Souveraineté et diplomatie : l’accord tacite entre Ouattara et Macron
La décision récemment annoncée par le président ivoirien, Alassane Ouattara, suscite diverses interprétations.
Selon Seidik Abba, analyste et président du Centre international de réflexion et d’études sur le Sahel, cette décision résulterait de deux facteurs principaux : internes et externes.
"Il existe des considérations de politique intérieure, car la Côte d'Ivoire se rapproche de l’élection présidentielle de 2025, dans un contexte marqué par de nombreuses incertitudes. Par ailleurs, un courant souverainiste se renforce actuellement dans la sous-région.
Les autorités ivoiriennes semblent avoir voulu anticiper ce mouvement en affirmant leur soutien à cette revendication souverainiste à travers cette annonce."
Une décision prise en concertation
D’autres analystes estiment que la solennité de l’annonce faite par Alassane Ouattara suggère que la décision a été prise d’un commun accord avec la France.

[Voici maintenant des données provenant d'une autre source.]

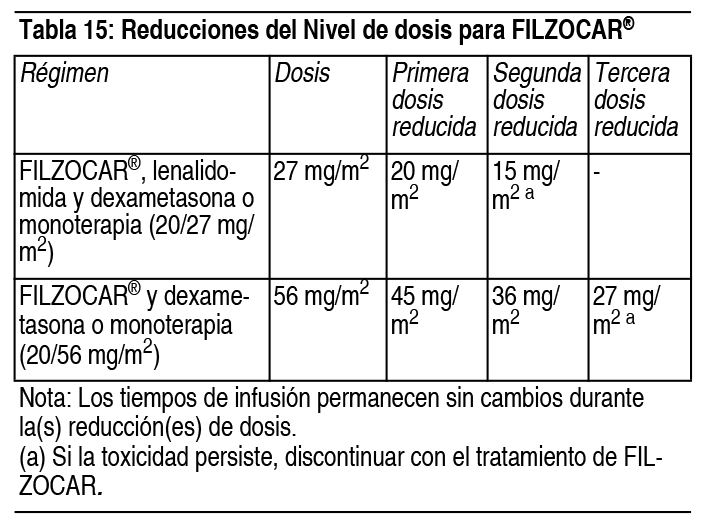 Tabla 15: Reducciones del Nivel de dosis para FILZOCAR®

| Régimen | Dosis | Primera dosis reducida | Segunda dosis reducida | Tercera dosis reducida |
|---|---|---|---|---|
| FILZOCAR®, lenalidomida y dexametasona o monoterapia (20/27 mg/$m^2$) | 27 mg/$m^2$ | 20 mg/$m^2$ | 15 mg/$m^2$ a | - |
| FILZOCAR® y dexametasona o monoterapia (20/56 mg/$m^2$) | 56 mg/$m^2$ | 45 mg/$m^2$ | 36 mg/$m^2$ | 27 mg/$m^2$ a |

Nota: Los tiempos de infusión permanecen sin cambios durante la(s) reducción(es) de dosis.
(a) Si la toxicidad persiste, discontinuar con el tratamiento de FILZOCAR.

Seidik Abba souligne que, après les récentes expériences de la France au Sénégal et au Tchad, Paris a cherché à éviter toute surprise :
"Le fait que cette question ait été abordée en amont profite à la fois à la France et à la Côte d'Ivoire. Cela permet à chaque partie de préserver ses apparences tout en montrant que la Côte d'Ivoire s’inscrit dans cette dynamique souverainiste observée dans la région."
Le mois dernier, le Sénégal et le Tchad avaient demandé, à quelques heures d’intervalle, le départ des militaires français de leur territoire et officialisé une réorganisation de leur présence. Cette rapidité a surpris la France, selon Alex Vines, directeur du programme Afrique à Chatham House :
"La France a été prise de court par la rapidité de son retrait du Tchad. Elle prévoyait un retrait progressif et espérait maintenir une présence réduite. Mais désormais, Paris doit accélérer ses plans."
La France ne part pas totalement
Certainement, afin d'éviter une surprise similaire dans le futur, Paris aurait conclu cet arrangement avec Abidjan, estime l’analyste politique Seidik Aba. Toutefois, il souligne que, dans le cas ivoirien, il ne s’agit pas d’une dénonciation des accords de défense, comme cela a été le cas dans les pays du Sahel et au Tchad, mais plutôt d’une rétrocession :
"La coopération militaire entre la France et la Côte d’Ivoire va se poursuivre. Il y aura toujours des coopérants militaires français dans le pays, notamment pour des échanges et des formations. La rétrocession ne met pas fin à cette collaboration, car il ne s’agit pas d’une rupture de l’accord."
La Côte d’Ivoire reste un allié stratégique de la France en Afrique de l’Ouest. Jusqu’à présent, environ 1 000 soldats étaient déployés au 43e BIMA, jouant un rôle crucial dans la lutte contre les jihadistes qui sévissent au Sahel et dans le nord des pays du golfe de Guinée.